Smoke and mirrors

4/30/2001

The Toledo-Lucas County health board's confusion over a city ordinance should be no impediment to enactment of a smoking ban in public places, which is what the board must do at its earliest opportunity.

Toledo City Council can clear the way for the countywide smoking ban by clarifying the 1987 ordinance, which requires no-smoking areas in restaurants and bars. The majority of residents who do not smoke fully expect the ban to supersede any city ordinance, and there's no reason why it shouldn't.

To outside observers and, indeed, to health board president Dr. John Newton, thrusting controversy over the city ordinance into last-minute deliberation on the smoking ban appeared to be an effort to sandbag the regulation, and prevent it from being passed. That must not be allowed to happen. If the ordinance has been on Toledo's books for 14 years, why does it only come to light as the final vote on a countywide ban is about to be taken?
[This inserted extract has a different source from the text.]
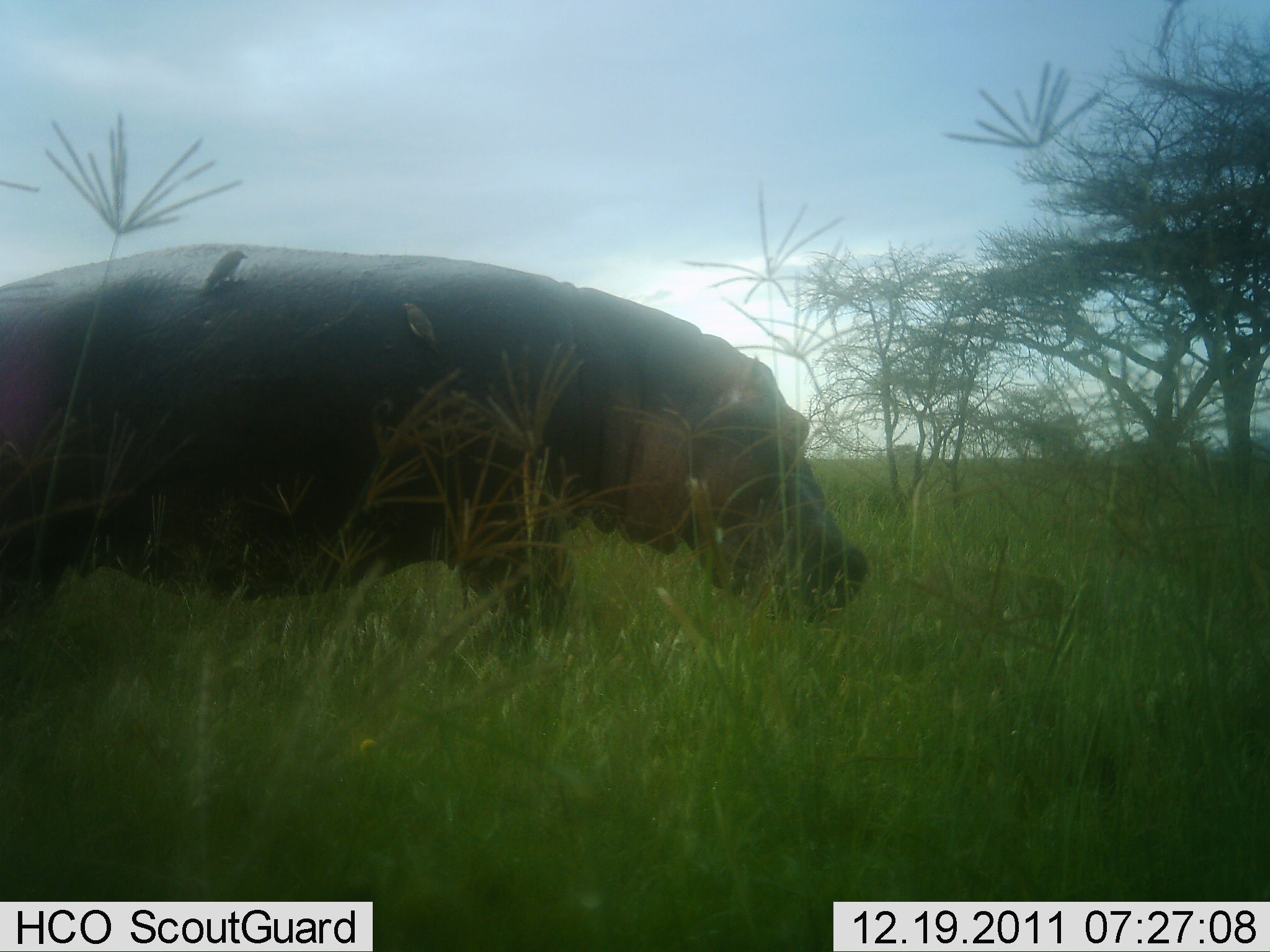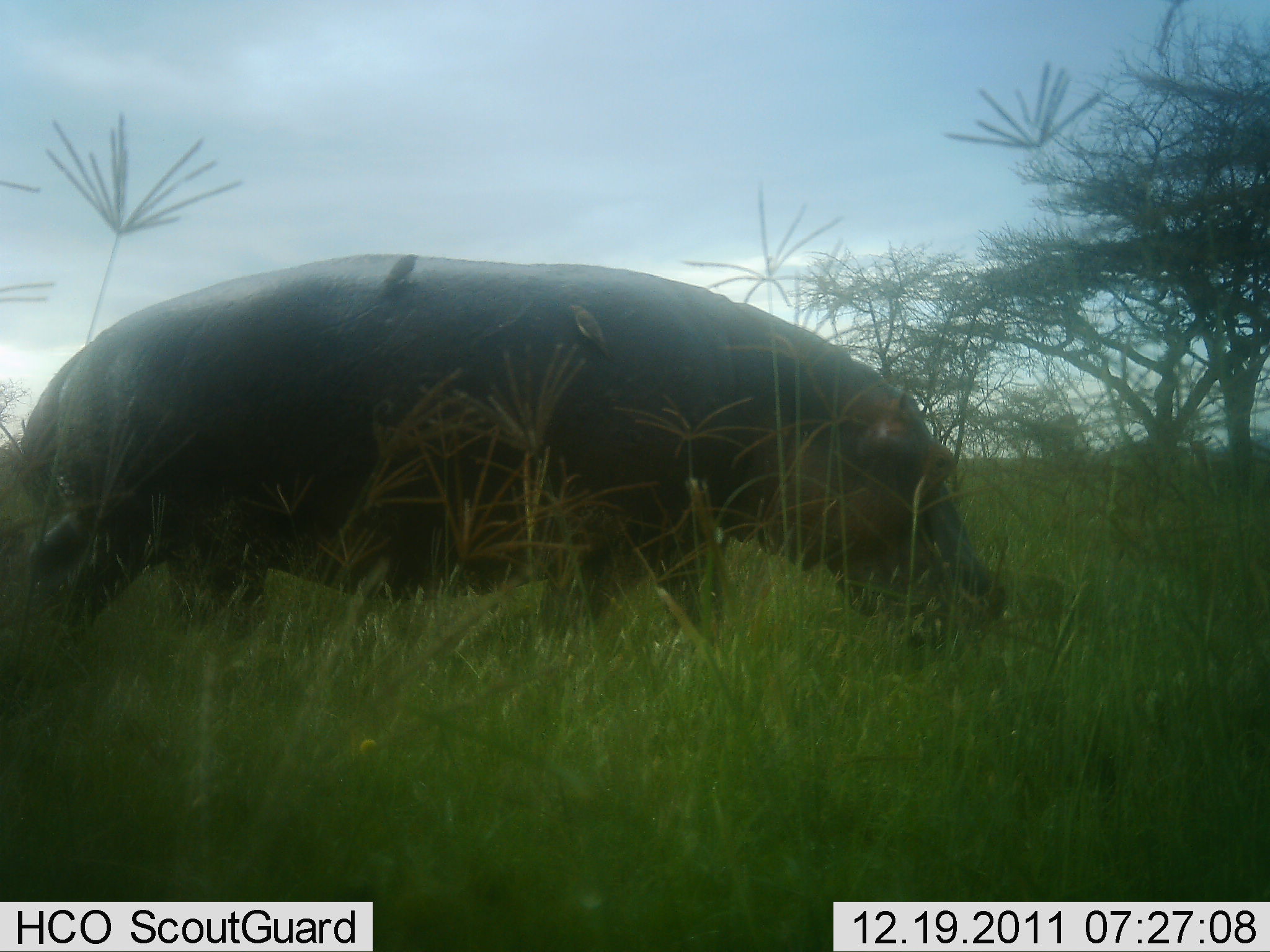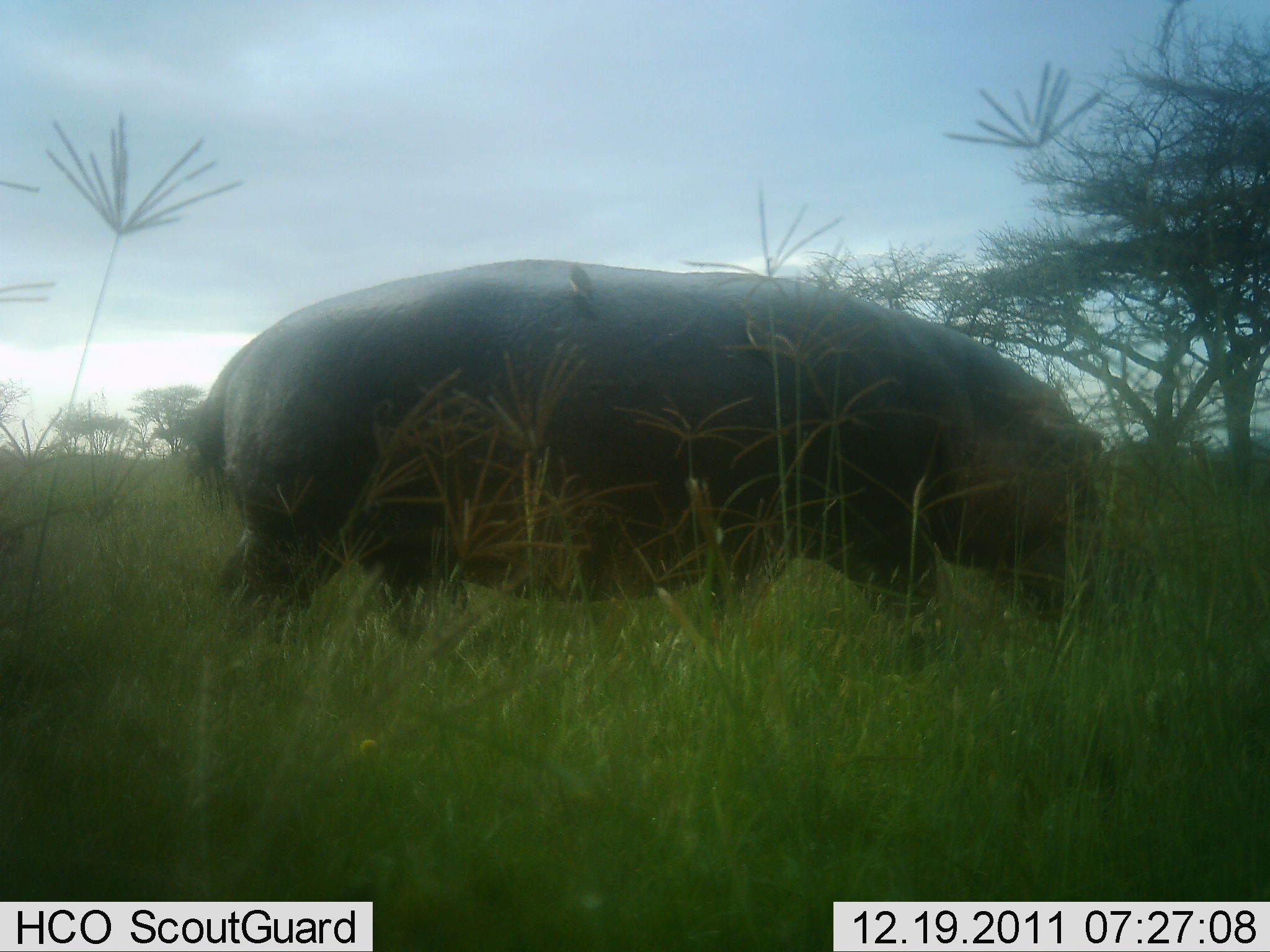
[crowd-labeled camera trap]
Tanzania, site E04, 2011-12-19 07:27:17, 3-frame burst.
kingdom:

Implementation of the ban already has the imprimatur of Attorney General Betty Montgomery. It was clumsy of the city law department not to forestall the confusion when, on March 27, it issued an analysis saying that the health regulation wouldn't conflict with any state law. Instead, the law department ignored the question of a conflict with the city ordinance.

If members of City Council are squeamish about stepping into the controversy because they have friends in the restaurant business, or more to the point, because they must run for re-election in the fall, they should be reminded that there is a huge and largely silent majority in this dispute - the great majority of Toledoans who do not smoke, and who would appreciate not having to breathe the secondhand smoke of those who do.

Opponents, led by the restaurant and bar owners, should be seen for what they are - a noisy minority with misplaced and exaggerated economic concerns. They want to protect the status quo at all costs, even if the status quo is undeniably injurious to the public health, and even though a similar ban in California has had a positive, not negative, impact on the hospitality business.

Above all, it must be remembered that there is no constitutional right for anyone to blow smoke into other people's faces. The ban is a public-health measure, and the health being protected is not just that of the smokers but of the great majority of people who don't light up.

The health board voted 5-4 in favor of the ban, with one of the 11-member panel absent and another abstaining, so a sixth vote is still necessary to put it into effect. Once City Council deals with the 1987 ordinance - action which could come as soon as this week - there should be no further reason for the board not to reconvene and do its duty.

The smoking ban is a measure whose time has come, and further delay in enacting it is inexcusable. It clearly is in the best interests of the residents of Toledo and Lucas County, and it is in line with progressive public health policy being promulgated nationwide. This is no time to take a step backward into the smoke-filled rooms of the past.